Monday, March 26, 2012

From One Life, Many

Yesterday we had clouds but not much in the rain department, so after a morning of writing I went out and gardened a bit.

The rose I'd planted by Lucky's (our epileptic kitty who passed away not terribly long ago) sat askew. Suspicious, I tugged gently and, sure enough, it came right out. The roots had all been gnawed off.

I'm not sure what critter does this, not for sure. Top of my list is the vole. The cute little mouse-like critters are well-known for destroying what would be a relatively large plant compared to the vole itself (they can take out small trees!) in a relatively short amount of time. Their habit of finding something particularly tasty and hanging out eating on it until it's gone, whether it's a tulip bulb (sigh) or a rose, makes them far more destructive than other critters that may take a bite or two and move on.

Anyway, I had a moment of sadness, followed by irritation, and then I had to do something.

I was on my way to the store, so while I was out I snooped around for another rose. Nothing seemed adequate. I did find some lillies, Midnight Mystery and White Pixels, so I got those to plant to one side. And I went home with a plan.

I have rooting powder sitting around the house--gardeners are weird like that--so I put in some cuttings where the rose used to be, and I'm trying to start the rest of the cuttings from the rose inside the house.

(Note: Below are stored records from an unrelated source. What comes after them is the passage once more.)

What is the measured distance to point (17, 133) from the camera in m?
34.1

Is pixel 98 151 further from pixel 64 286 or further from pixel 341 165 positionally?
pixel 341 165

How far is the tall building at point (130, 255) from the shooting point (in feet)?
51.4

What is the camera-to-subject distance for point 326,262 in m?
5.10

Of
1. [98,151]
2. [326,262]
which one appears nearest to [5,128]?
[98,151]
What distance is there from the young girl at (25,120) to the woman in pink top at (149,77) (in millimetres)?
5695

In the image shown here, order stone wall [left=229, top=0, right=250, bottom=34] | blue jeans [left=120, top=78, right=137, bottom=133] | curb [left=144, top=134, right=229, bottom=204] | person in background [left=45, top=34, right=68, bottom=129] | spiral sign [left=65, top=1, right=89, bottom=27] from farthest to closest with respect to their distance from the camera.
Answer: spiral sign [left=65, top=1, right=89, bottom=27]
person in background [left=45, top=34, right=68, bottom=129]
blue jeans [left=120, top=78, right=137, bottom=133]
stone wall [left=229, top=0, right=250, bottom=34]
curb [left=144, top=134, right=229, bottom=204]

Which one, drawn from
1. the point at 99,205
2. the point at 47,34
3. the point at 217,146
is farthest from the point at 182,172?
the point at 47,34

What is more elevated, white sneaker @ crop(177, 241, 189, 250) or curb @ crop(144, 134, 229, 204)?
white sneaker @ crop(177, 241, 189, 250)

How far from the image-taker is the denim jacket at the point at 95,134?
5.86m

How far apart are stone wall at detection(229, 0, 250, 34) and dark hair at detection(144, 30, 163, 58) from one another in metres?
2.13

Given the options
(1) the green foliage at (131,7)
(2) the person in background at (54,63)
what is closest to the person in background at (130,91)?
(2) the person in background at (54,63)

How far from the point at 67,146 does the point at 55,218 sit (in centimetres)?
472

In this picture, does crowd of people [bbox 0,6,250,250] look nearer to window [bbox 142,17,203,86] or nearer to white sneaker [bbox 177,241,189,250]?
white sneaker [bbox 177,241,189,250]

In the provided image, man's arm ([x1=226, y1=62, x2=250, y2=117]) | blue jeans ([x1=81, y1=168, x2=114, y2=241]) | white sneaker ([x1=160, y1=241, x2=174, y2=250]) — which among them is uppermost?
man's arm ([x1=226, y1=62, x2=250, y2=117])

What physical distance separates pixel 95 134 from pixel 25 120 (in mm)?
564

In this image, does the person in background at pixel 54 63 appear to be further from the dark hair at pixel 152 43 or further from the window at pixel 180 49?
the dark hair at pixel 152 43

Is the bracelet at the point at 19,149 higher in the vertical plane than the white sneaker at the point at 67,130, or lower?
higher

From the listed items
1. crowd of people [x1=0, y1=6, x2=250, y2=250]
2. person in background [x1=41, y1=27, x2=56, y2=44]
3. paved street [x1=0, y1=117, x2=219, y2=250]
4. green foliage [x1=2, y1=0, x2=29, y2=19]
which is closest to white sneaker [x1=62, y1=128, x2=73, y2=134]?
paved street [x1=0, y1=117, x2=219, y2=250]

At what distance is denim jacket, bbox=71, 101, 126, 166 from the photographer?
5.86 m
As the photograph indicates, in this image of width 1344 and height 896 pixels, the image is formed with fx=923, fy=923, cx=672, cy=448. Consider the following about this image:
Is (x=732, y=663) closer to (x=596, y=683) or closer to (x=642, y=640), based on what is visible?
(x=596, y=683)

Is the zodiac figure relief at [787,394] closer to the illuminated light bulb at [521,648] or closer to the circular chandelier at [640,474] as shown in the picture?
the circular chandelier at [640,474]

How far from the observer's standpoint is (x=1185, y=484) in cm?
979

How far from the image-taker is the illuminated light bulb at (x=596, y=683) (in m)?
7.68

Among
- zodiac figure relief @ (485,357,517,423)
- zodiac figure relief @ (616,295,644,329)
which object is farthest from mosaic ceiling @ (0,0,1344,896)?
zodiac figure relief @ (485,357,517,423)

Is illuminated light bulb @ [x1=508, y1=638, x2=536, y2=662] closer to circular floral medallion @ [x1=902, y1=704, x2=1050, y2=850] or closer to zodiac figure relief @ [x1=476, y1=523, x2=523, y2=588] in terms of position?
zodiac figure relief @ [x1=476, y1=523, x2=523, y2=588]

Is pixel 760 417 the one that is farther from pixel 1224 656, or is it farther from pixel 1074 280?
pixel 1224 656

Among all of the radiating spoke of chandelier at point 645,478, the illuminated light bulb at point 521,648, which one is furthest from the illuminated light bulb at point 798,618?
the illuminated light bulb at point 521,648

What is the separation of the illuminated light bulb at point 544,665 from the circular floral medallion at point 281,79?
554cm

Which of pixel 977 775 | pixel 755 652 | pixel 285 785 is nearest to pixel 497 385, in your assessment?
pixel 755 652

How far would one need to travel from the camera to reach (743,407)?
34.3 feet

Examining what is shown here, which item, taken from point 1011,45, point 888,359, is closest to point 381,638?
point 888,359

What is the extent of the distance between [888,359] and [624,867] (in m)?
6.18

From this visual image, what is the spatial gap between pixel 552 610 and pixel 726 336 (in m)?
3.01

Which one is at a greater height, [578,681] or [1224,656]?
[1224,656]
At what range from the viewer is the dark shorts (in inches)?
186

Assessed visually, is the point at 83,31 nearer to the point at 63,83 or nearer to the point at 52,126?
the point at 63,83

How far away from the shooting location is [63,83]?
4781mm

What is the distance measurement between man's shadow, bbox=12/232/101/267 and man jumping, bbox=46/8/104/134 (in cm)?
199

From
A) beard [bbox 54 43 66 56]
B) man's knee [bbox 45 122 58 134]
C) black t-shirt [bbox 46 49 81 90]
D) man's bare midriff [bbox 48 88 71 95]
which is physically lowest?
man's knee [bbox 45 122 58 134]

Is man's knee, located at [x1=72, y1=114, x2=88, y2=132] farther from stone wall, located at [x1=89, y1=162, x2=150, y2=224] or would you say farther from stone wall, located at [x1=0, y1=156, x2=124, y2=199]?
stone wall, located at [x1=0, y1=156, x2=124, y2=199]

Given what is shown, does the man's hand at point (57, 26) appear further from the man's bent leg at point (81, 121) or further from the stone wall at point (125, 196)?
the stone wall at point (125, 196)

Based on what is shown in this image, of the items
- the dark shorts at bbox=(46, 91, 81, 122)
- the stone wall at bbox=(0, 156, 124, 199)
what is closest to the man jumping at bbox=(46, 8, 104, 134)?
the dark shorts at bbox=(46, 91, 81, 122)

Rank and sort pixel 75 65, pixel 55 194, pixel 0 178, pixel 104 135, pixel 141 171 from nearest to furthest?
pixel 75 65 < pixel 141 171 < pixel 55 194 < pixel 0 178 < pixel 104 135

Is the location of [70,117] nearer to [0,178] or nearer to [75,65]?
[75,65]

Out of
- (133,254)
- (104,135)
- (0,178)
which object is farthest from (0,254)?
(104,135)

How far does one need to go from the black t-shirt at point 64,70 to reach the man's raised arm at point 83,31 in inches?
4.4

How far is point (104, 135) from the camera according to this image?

I also tried--in vain, I suspect--some rooting compound on the stump and set it in seedling mix. At the moment it looks very convincingly alive, if dormant. It seems to be a nicely-pruned rose waiting to be planted out later in the year. I used a clear plastic container on it so that I'll know the moment roots begin to form without having to disturb the rose itself. The normal-sized cuttings are all in peat pots, and if they take I'll put them out when the roots start to poke out of the pot.

If this works, it may become a strangely wonderful thing. The rose killed over my beloved kitty's grave might become many roses, a whole row that may live on well beyond my own lifespan.